Art director and scenic designer Nick Nocera ’07 creates the backdrops for hit television shows
Nick Nocera got his big break in show business in eighth grade, when he was not cast in the Williston winter play. The sports-averse day student from Northampton had been looking for an alternative to athletics. Acting, it turned out, was not his thing. But technical theater was, as he discovered when he took up art teacher Amy Putnam’s offer to help create the show’s sets. “I just really loved doing it,” recalls Nocera, now a scenic designer and art director based in New York City. “There was team building. I was learning tangible carpentry skills. I was learning to paint. I was learning the specific language of the theater—stagecraft—which I just found fascinating.”
In his work today—which has included developing the sets for The Daily Show with Trevor Noah and Any Given Wednesday with Bill Simmons, as well as for the Hulu series The Path and the forthcoming HBO miniseries I Know This Much Is True—Nocera works closely with teams of artists to conceive, design, and manage the process of bringing an imagined world to life. “When you talk about sets, you talk about stories,” he says. “You are telling a story about what the show is, in the scenery.” As an example, he cites The Daily Show, the satirical Comedy Central program whose set purposely evokes the serious look of a traditional news show. “The set is the straight man,” he explains. “The jokes are juxtaposed against this very serious background and very professional setting. You need to approach scenery like that. It needs to have a technical purpose, but it also needs to have a purpose that advances the narrative of what the show is.”

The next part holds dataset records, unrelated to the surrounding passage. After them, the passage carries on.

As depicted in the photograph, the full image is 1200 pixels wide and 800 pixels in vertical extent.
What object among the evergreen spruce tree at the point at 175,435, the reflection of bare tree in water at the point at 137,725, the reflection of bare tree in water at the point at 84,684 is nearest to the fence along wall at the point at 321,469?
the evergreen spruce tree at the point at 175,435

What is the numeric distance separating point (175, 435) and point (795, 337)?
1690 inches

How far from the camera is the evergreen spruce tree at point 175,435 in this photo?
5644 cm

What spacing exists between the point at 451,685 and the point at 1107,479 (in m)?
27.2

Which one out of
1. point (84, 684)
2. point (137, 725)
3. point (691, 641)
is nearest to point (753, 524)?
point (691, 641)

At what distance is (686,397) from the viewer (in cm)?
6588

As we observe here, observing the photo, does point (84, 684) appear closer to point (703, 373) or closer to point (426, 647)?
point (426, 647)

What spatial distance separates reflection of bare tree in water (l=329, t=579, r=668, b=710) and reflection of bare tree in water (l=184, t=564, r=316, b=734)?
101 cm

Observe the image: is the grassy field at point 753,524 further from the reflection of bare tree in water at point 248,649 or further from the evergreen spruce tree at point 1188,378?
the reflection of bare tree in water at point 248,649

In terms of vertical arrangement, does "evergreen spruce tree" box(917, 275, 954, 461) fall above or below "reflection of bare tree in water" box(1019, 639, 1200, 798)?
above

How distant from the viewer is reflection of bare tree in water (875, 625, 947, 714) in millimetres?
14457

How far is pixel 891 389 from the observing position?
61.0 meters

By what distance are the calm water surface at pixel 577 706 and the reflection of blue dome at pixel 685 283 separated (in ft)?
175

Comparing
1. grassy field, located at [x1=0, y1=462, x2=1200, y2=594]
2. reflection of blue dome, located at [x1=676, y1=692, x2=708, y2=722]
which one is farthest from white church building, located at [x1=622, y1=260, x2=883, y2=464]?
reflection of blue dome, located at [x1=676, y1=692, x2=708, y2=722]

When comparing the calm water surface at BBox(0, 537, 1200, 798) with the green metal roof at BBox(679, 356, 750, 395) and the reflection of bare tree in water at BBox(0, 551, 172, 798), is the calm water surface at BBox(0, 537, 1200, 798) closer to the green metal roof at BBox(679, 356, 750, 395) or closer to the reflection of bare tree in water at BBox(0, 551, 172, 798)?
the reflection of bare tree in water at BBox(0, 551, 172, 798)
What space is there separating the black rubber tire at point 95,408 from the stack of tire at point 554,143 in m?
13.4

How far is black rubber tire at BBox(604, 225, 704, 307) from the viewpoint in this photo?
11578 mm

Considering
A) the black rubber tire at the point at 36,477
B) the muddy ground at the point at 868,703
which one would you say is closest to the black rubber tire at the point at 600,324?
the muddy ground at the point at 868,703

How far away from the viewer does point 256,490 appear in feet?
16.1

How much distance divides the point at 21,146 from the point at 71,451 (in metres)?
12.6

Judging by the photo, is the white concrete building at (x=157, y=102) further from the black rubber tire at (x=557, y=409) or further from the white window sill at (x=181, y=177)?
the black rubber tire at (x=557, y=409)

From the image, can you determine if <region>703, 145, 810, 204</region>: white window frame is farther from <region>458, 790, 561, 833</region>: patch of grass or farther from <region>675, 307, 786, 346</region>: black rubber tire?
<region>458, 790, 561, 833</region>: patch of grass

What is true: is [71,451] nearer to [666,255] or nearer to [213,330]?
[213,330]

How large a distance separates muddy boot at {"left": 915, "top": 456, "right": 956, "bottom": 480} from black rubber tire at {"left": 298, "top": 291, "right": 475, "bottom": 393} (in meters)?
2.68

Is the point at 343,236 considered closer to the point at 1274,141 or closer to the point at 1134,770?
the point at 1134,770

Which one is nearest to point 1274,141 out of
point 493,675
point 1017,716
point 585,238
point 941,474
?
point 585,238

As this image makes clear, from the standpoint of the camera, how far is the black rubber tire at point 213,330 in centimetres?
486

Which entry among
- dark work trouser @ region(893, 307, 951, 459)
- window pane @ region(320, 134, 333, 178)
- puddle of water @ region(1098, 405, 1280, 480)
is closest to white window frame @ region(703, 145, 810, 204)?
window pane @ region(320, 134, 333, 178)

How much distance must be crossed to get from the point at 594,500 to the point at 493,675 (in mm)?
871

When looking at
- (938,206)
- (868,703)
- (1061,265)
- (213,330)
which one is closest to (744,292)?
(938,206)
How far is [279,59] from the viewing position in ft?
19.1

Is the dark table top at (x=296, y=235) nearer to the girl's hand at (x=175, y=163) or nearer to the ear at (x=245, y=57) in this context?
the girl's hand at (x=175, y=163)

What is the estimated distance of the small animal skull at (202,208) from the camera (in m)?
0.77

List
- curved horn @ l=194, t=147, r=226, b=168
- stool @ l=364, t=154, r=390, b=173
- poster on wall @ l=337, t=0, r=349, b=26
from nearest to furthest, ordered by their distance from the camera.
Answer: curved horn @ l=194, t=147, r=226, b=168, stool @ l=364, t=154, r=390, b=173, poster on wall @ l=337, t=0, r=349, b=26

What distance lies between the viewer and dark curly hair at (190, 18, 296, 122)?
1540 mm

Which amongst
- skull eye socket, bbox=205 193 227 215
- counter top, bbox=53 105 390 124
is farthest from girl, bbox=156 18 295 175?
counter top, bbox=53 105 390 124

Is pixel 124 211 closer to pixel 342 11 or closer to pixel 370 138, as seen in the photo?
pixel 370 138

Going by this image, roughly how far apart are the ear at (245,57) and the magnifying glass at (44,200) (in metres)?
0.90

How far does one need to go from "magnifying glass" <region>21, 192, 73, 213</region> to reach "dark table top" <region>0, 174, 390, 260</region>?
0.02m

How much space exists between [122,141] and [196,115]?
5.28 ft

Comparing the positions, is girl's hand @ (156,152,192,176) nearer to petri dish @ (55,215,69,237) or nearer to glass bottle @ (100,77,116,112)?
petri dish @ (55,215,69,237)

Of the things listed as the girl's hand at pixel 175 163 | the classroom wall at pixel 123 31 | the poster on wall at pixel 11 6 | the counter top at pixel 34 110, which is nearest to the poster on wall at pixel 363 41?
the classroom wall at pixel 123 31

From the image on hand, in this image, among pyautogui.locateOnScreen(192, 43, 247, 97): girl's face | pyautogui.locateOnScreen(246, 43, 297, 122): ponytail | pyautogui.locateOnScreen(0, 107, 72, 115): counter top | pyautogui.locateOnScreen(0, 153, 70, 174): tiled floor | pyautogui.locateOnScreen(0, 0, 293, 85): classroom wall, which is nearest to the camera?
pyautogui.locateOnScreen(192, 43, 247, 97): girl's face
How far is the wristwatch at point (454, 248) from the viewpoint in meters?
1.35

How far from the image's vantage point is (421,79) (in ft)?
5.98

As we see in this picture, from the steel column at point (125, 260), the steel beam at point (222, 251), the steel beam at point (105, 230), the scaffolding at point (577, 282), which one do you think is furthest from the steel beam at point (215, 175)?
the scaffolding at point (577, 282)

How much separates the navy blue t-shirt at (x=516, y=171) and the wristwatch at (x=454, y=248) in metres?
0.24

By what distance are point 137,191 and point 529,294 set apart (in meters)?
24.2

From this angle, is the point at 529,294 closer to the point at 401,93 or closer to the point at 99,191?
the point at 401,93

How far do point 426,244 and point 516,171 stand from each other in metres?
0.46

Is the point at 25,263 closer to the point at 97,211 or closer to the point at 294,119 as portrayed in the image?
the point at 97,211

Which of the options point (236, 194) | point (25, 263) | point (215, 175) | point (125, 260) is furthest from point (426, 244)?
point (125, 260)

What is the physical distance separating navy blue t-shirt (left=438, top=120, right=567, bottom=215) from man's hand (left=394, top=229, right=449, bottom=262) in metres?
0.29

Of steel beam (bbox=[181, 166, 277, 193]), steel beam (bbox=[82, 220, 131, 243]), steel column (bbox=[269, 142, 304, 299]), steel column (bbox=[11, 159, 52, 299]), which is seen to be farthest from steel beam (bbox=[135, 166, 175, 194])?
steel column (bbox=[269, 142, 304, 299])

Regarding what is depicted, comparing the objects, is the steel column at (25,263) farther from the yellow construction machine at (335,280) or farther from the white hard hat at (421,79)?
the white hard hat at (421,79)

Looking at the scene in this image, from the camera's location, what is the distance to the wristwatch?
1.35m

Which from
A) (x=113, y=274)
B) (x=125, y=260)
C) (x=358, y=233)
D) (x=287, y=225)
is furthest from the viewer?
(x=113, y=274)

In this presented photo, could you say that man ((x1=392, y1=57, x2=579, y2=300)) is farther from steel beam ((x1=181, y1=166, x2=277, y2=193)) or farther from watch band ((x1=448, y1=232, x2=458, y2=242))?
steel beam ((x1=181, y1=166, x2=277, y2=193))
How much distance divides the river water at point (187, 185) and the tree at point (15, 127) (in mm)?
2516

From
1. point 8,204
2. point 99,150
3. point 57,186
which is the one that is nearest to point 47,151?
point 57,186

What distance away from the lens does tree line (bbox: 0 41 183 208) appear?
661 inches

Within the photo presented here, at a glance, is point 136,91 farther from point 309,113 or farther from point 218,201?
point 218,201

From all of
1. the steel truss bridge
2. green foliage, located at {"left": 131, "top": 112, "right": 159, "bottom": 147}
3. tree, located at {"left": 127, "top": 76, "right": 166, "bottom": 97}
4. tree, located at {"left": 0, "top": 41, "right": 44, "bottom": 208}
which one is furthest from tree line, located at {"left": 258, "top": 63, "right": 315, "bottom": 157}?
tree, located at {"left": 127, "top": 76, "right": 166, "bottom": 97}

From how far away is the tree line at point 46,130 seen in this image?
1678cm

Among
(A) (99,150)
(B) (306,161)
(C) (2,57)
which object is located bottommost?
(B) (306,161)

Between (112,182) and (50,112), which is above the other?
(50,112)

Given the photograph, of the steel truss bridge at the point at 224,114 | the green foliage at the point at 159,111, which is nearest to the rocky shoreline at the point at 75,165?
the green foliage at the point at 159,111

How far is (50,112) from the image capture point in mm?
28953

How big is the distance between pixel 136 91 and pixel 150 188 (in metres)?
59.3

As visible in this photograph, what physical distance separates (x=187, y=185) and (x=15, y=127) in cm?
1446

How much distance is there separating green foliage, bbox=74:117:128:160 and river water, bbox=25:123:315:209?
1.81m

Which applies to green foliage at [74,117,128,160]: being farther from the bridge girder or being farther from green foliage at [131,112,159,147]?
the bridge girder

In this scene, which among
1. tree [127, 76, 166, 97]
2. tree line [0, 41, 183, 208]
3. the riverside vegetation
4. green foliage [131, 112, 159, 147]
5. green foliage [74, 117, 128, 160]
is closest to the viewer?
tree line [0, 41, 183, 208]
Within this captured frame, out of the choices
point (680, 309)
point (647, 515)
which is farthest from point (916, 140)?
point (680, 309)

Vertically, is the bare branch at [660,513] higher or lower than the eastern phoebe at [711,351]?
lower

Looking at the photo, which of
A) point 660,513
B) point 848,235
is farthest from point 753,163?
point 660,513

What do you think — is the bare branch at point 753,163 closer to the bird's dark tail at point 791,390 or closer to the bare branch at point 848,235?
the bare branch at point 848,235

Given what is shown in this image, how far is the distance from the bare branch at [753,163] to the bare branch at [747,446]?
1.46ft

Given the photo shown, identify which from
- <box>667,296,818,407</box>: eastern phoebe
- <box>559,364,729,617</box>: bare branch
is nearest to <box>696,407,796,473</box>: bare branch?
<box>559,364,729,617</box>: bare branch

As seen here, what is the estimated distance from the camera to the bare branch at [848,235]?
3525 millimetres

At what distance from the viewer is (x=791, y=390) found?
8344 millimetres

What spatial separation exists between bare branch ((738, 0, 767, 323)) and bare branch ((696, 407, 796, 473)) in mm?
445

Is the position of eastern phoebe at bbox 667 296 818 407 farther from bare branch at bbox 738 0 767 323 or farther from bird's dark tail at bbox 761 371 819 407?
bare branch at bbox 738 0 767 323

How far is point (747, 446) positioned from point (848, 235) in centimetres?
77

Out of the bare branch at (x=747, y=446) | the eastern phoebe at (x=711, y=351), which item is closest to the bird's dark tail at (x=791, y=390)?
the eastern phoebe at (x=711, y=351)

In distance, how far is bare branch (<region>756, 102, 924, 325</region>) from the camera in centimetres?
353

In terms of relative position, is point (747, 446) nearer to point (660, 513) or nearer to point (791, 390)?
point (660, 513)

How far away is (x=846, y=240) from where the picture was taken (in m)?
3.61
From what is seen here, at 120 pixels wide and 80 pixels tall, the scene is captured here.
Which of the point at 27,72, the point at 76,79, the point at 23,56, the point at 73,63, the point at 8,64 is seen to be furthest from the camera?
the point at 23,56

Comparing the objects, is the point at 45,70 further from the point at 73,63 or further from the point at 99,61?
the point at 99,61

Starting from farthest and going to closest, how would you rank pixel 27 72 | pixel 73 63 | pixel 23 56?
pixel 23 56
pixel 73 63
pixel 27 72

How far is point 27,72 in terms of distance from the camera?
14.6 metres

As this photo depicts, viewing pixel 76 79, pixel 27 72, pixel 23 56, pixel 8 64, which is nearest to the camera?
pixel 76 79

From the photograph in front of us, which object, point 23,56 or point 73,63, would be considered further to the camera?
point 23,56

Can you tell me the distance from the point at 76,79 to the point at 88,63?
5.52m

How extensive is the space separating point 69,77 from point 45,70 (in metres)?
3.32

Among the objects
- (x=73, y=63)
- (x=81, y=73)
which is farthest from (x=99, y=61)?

To better achieve that, Nocera develops a detailed backstory for any space he is trying to depict, even if that space is fictional. If he’s designing a room, he asks himself where it’s located, who built it and when, what construction techniques and materials they used. “If you ground this stuff in research and reality and history, it gives people triggers to cue them into feeling a certain way about it,” he says. And that psychological response is what helps the audience escape into the story.
Nocera, who earned his BFA in scenic design and theatre design/technology at Purchase College’s Conservatory of Theatre Arts, still marvels at the power of theater when he’s on a soundstage, looking at the exposed back of the set with its scrap wood, wires, and rigging. “Then you walk through a door, and it’s incredible,” he says. “You are transported into this place that you’ve built and created. And it feels so real and so wonderful.”
He is quick to give credit to the talented artists who build and decorate what he calls this “giant collaborative piece of artwork.” Indeed, he says, that team dynamic is one of the reasons he loves what he does. “It goes back to the same thing I felt when I did technical theater at Williston. That’s where I found my friends. And that’s where I found people I could collaborate with. It was something special there, and I was so lucky that I got to experience and be a part of that.”